TSMC explains what we could see from Apple's A14 Bionic chipset this year

This year, there is some excitement about the A14 Bionic chip that will power the 2020 5G iPhone 12 line. TSMC has built the chips using its 5nm process node compared to the 7nm node used to make recent Apple chips. The smaller the node number, the larger the number of transistors that fit inside a chip and that makes the component more powerful and energy-efficient. For example, the A14 Bionic will have 15 billion chips inside compared to the 8.5 billion that are employed by the A13 Bionic SoC; that works out to a 76% increase. Apple can also improve battery life on the new phones by optimizing iOS.

 

Today, TSMC held its annual Technology Symposium and AnandTech published a chart that reveals some of the improvements we might see with the A14 Bionic this year. Compared to the current A13 Bionic, the new chip will offer as much as a 30% improvement in energy efficiency or run up to 15% faster. Apple could be counting on the A14 Bionic's big improvement in energy use to make up for the downsizing in battery capacities expected to take place with this year's models. While it is unclear whether Apple will offer a faster refresh rate for the displays on the new phones, just adding support for 5G connectivity alone could tax the batteries on the 2020 units.
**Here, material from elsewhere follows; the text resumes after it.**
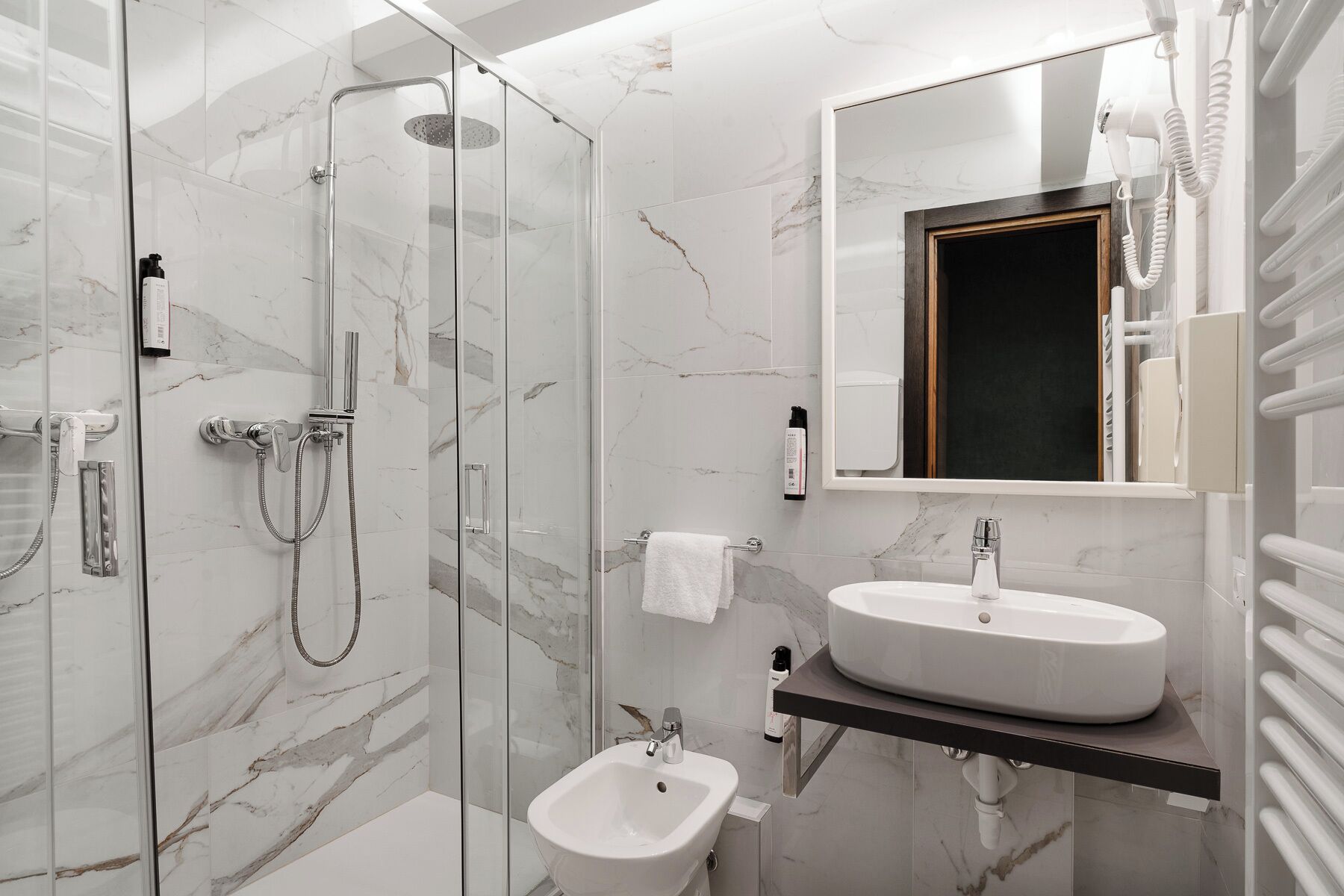 Un baño moderno con ducha de vidrio, lavamanos pedestal y un bidé.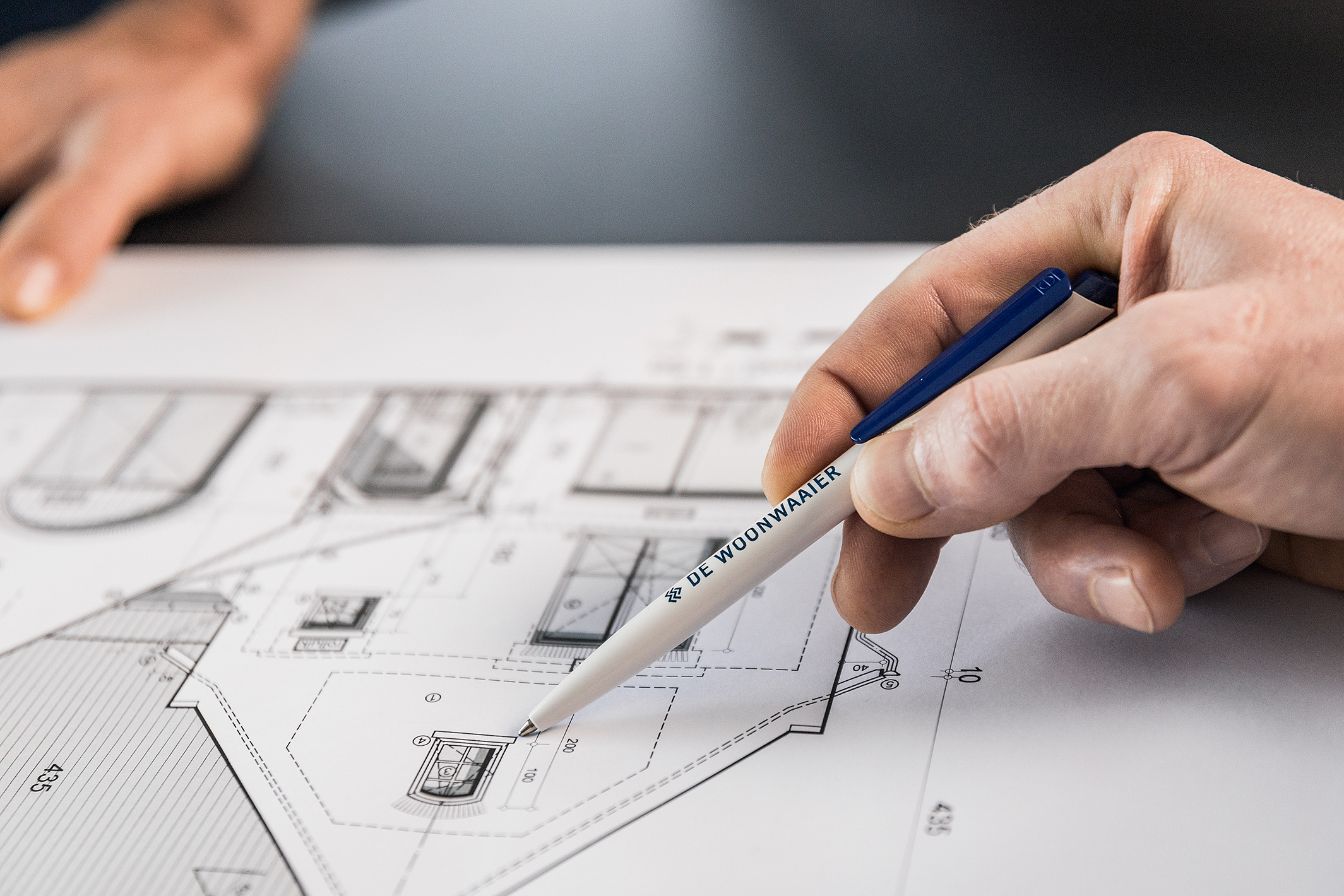 Hand met pen van De Woonwaaier wijzend op bouwplan van woning renovatie project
TSMC also noted that its next 5nm node, which it calls N5P, will undergo volume manufacturing sometime next year. Compared to the 5nm process being used this year, N5P is expected to deliver up as much as a 10% hike in energy-efficiency or a 5% improvement in performance.

The foundry also indicated that it could start volume manufacturing of 3nm chips during the second half of 2022. Compared to the 5nm chips that TSMC is pushing out this year, power savings of as much as 30% or performance hikes of up to 15% might be experienced.

Eventually, though, we will come to the end of the road for Moore's Law. This is the observation made in the 1960s and revised in the 70s by Intel co-founder Gordon Moore. More noted that the transistor density on chips doubles every other year. While this hasn't been perfectly adhered to recently, new and innovative technologies are going to be needed to improve the performance and energy consumption of smartphones in the future.